Vor Dubai wurde in Doha gespielt. Die Qatar Open gingen an Karolina Muchova, die erst ihren zweiten WTA-Titel und den ersten seit 2019 holte. Bemerkenswert, bedenkt man, dass sie einst im Roland-Garros-Finale stand. Es ist erst ihr dritter Auftritt in Indian Wells, mit Anna Bondar als Gegnerin, die ihr einiges abverlangen will.
Seit ihrer gescheiterten Titelverteidigung in Melbourne hat Madison Keys nicht mehr auf dem Platz gestanden. Sie kehrt gegen Diane Parry zurück, die Venus Williams aus dem Turnier nahm. Die Halbfinalistin des Vorjahres hat viel zu verteidigen. Ähnlich ergeht es Belinda Bencic, die in den letzten Wochen den Anschluss an die Top 10 verloren hat. Als Viertelfinalistin von 2023 hofft sie, wieder in Tritt zu kommen und mit einem Sieg gegen Storm Hunter einen Schritt zu machen.
Marta Kostyuk ist seit ihrer Erstrundenniederlage in Melbourne nicht mehr aufgetreten. Zuvor hatte sie einige der besten Spielerinnen der Welt geschlagen und das Finale des Brisbane International erreicht. Viel gespielt hat zuletzt Taylor Townsend, was sich auszahlt. Auch Maria Sakkari findet zunehmend zu alter Stärke. Als zweimalige Finalistin weiß die Griechin, was es braucht, um in Kalifornien weit zu kommen, und wird ihre erprobten Methoden gegen Lilli Tagger anwenden.

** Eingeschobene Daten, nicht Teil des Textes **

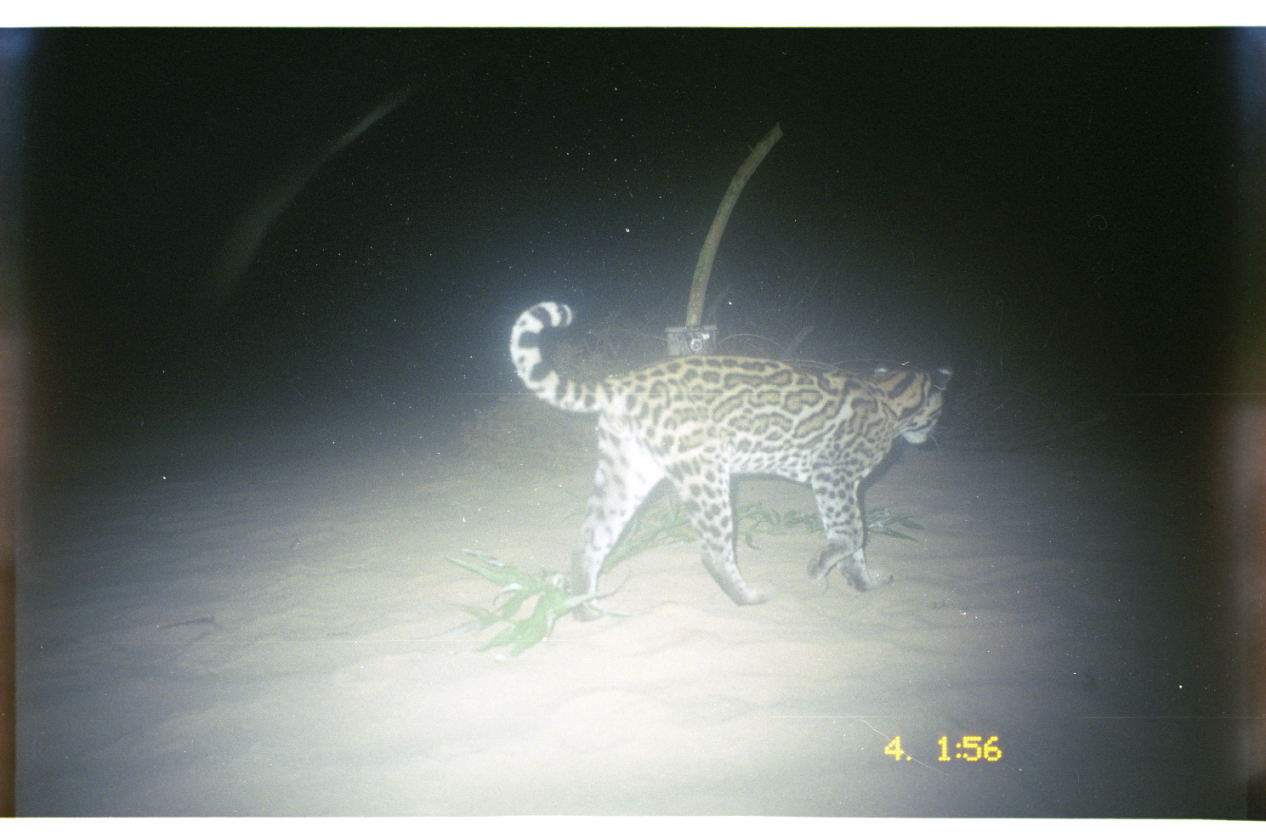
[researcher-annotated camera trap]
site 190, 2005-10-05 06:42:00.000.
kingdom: Animalia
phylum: Chordata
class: Mammalia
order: Carnivora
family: Felidae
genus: Leopardus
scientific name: Leopardus pardalis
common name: ocelot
Leopardus pardalis (ocelot).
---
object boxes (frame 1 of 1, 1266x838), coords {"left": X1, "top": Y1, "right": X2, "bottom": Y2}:
leopardus pardalis: {"left": 509, "top": 300, "right": 956, "bottom": 624}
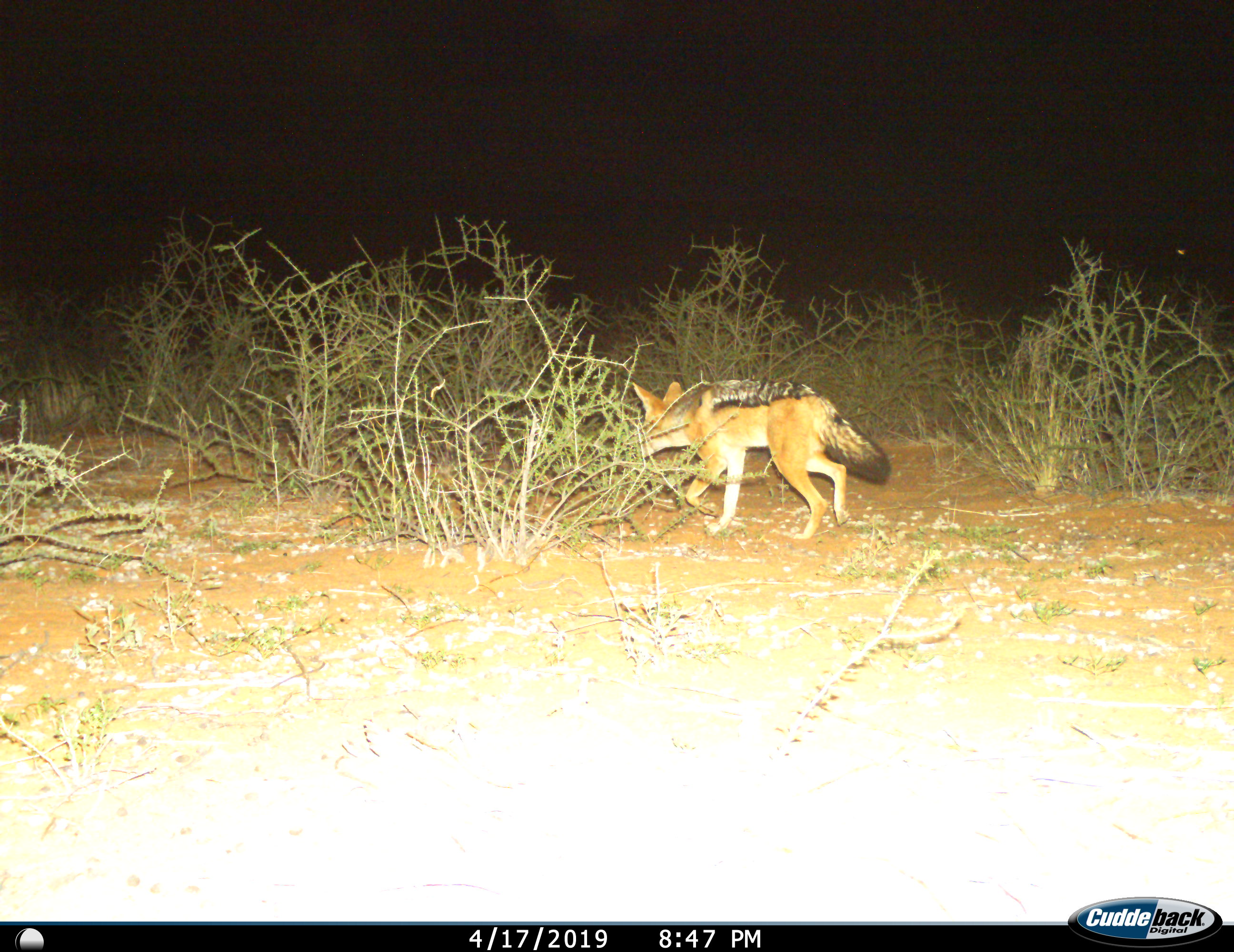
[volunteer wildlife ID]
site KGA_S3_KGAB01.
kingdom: Animalia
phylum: Chordata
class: Mammalia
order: Carnivora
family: Canidae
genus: Lupulella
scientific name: Lupulella mesomelas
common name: black-backed jackal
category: jackalblackbacked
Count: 1.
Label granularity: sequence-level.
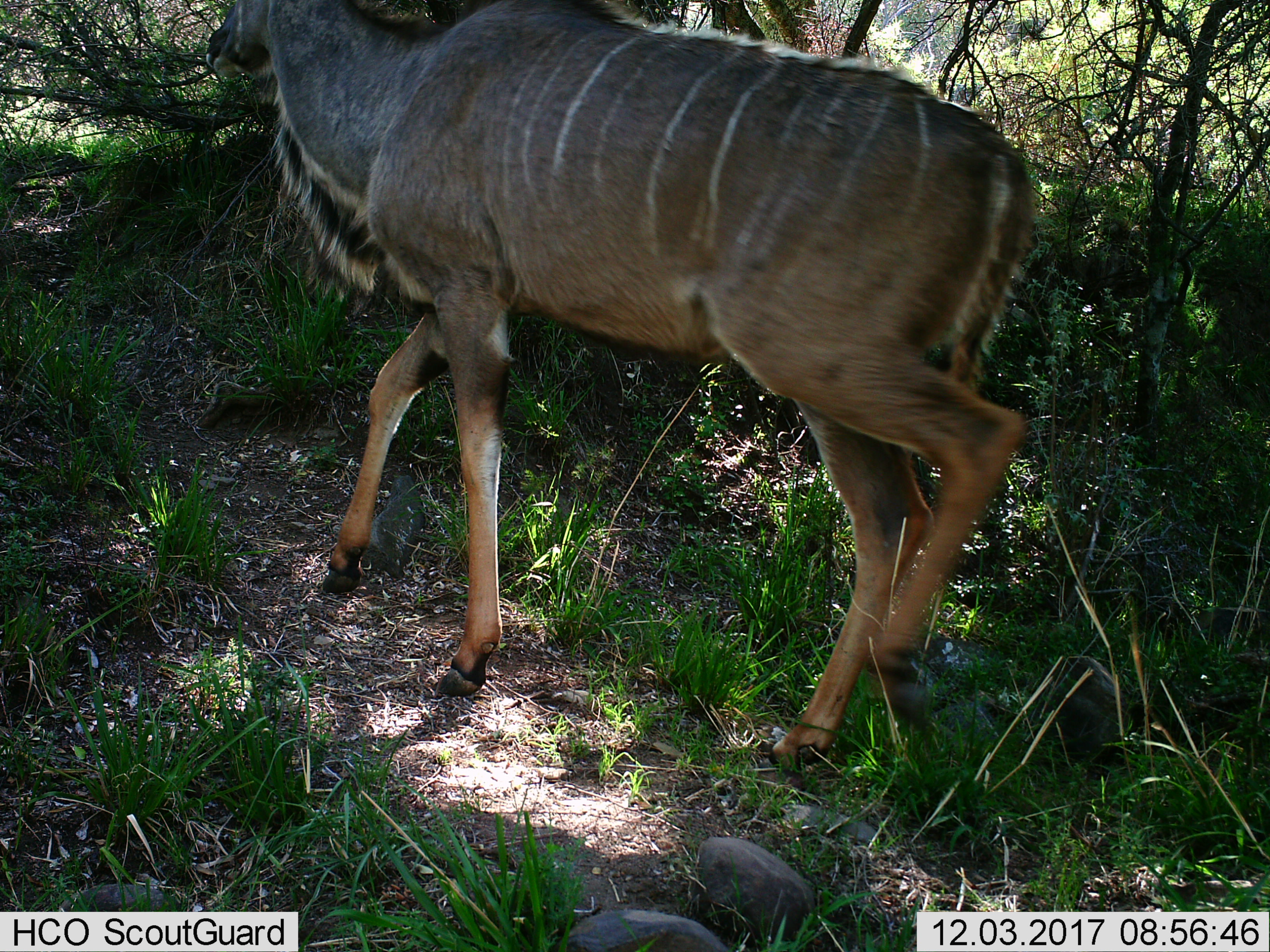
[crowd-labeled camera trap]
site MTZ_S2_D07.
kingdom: Animalia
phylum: Chordata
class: Mammalia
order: Artiodactyla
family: Bovidae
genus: Tragelaphus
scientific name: Tragelaphus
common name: kudu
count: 1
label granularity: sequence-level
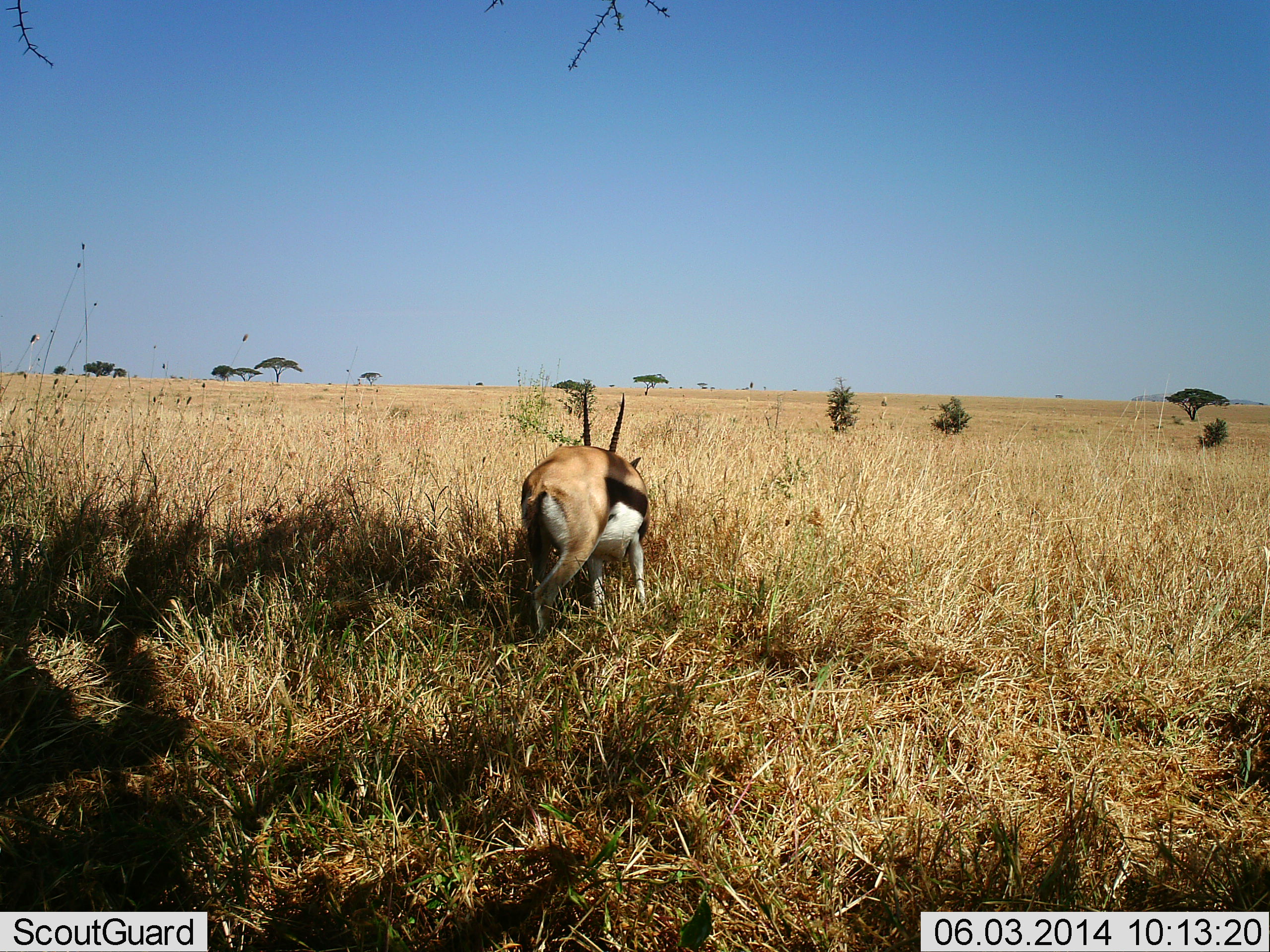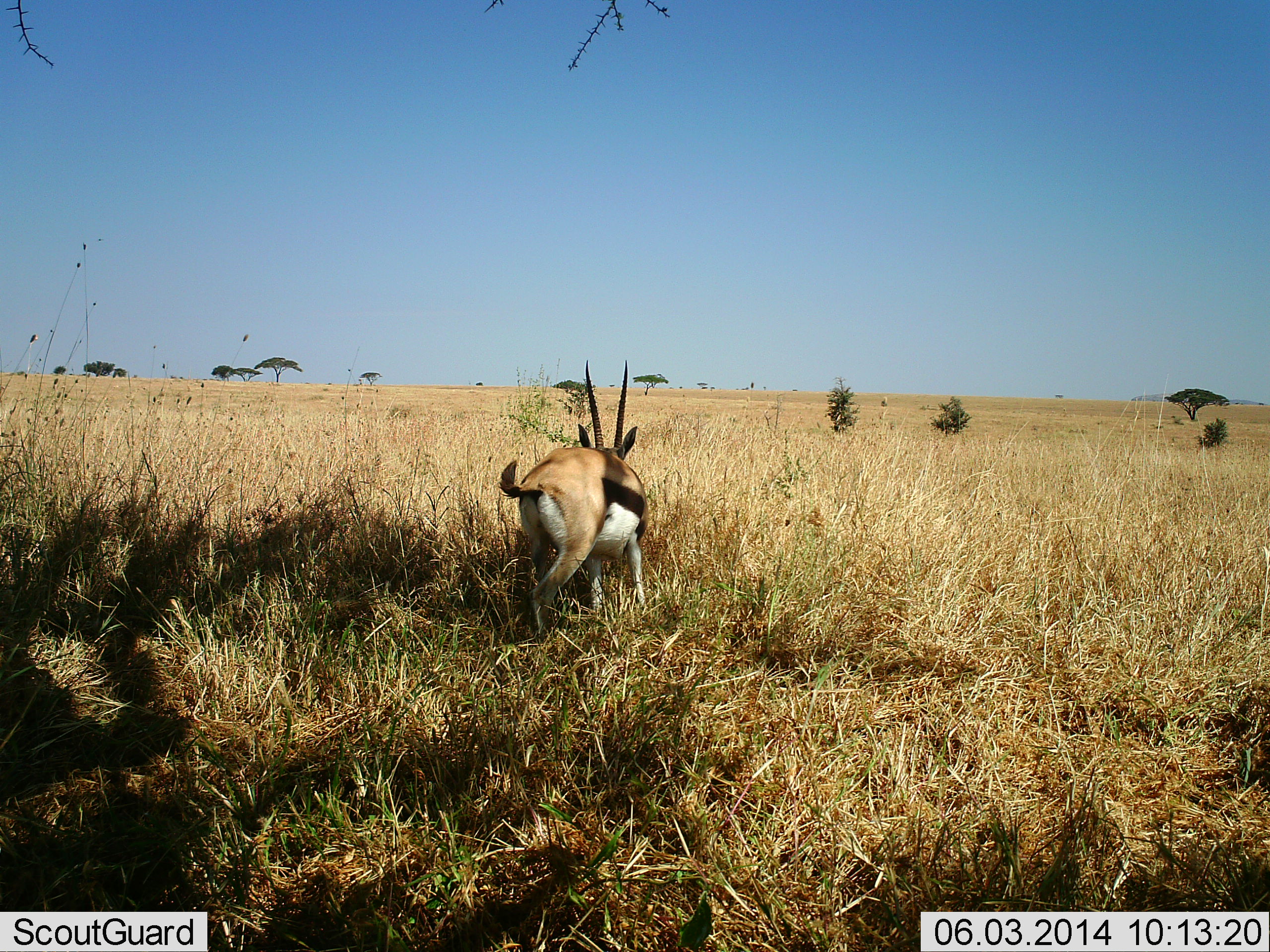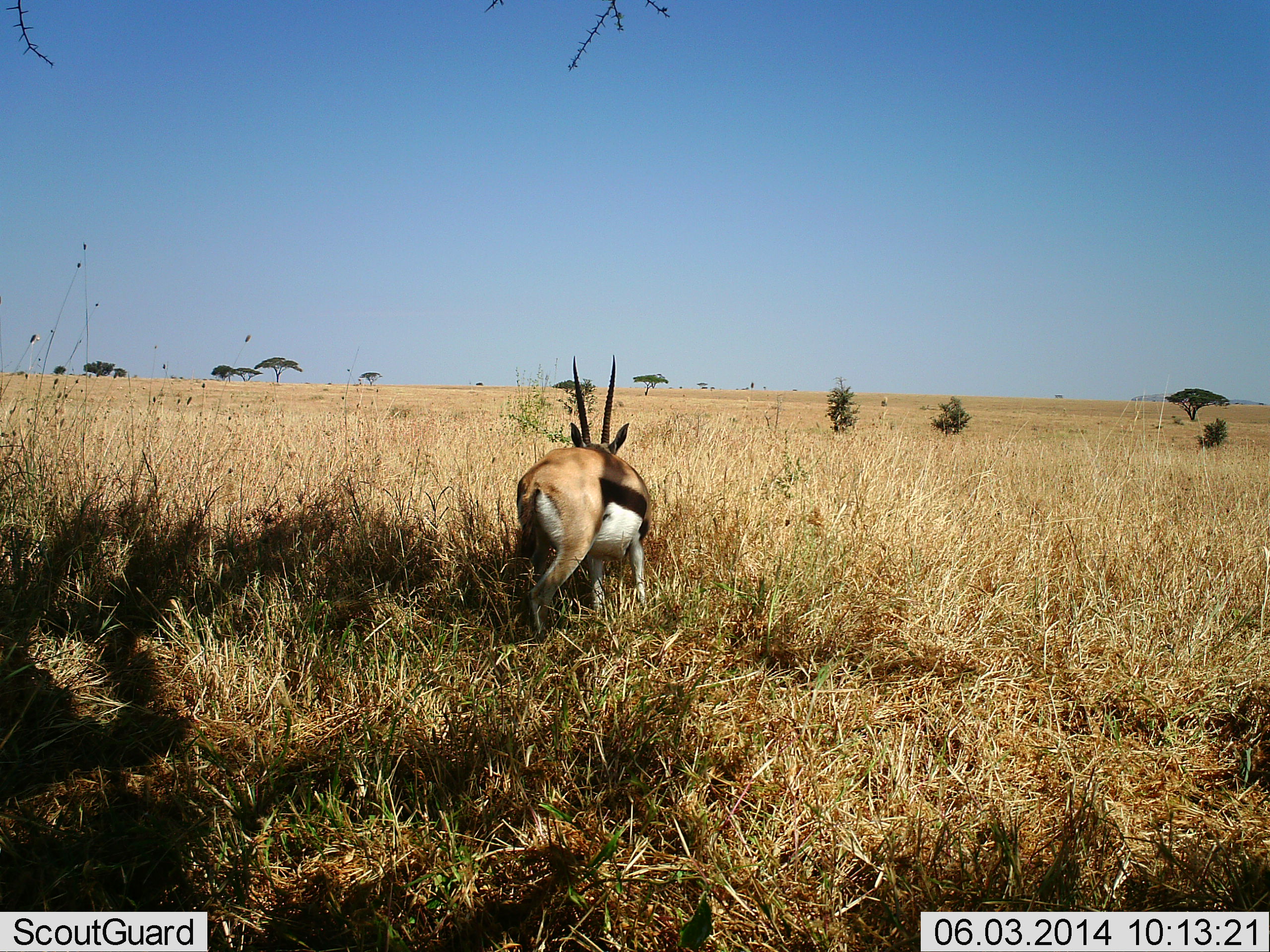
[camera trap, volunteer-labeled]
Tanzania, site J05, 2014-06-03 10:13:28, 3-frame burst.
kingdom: Animalia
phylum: Chordata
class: Mammalia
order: Artiodactyla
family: Bovidae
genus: Eudorcas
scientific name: Eudorcas thomsonii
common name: thomson's gazelle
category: gazellethomsons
Gazellethomsons (thomson's gazelle) (Eudorcas thomsonii), count 1. Behavior (volunteer vote fractions): standing 60%, resting 0%, moving 30%, interacting 0%. Young present (vote fraction): 0%. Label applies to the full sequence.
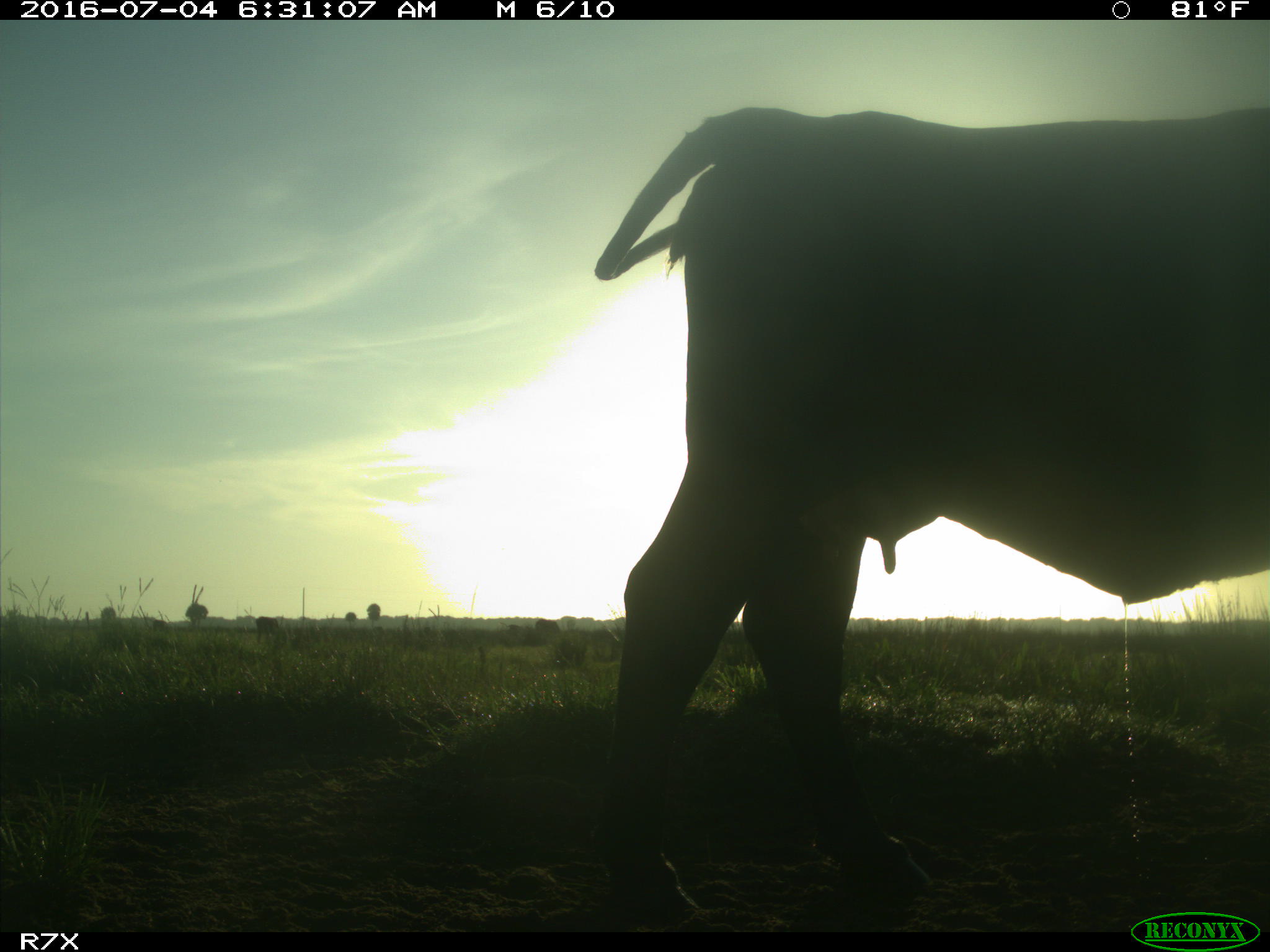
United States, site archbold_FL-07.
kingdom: Animalia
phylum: Chordata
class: Mammalia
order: Artiodactyla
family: Bovidae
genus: Bos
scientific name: Bos taurus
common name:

Olympiasiegerin Qinwen Zheng kehrt weiterhin von einer Ellbogenverletzung zurück. Sie trifft auf Ruzic, während Katerina Siniakova mit einer formschwachen Leylah Fernandez ringt. Die ehemalige Roland-Garros-Siegerin Jelena Ostapenko trifft auf Katie Volynets, während Landsfrau Ashlyn Krueger sich ein Duell mit Liudmila Samsonova verdient hat. Abschließend will Sonay Kartal ihren Namen neben Emma Raducanu in die Liste britischer Spielerinnen eintragen, die die dritte Runde erreichen, wenn sie auf Emma Navarro trifft.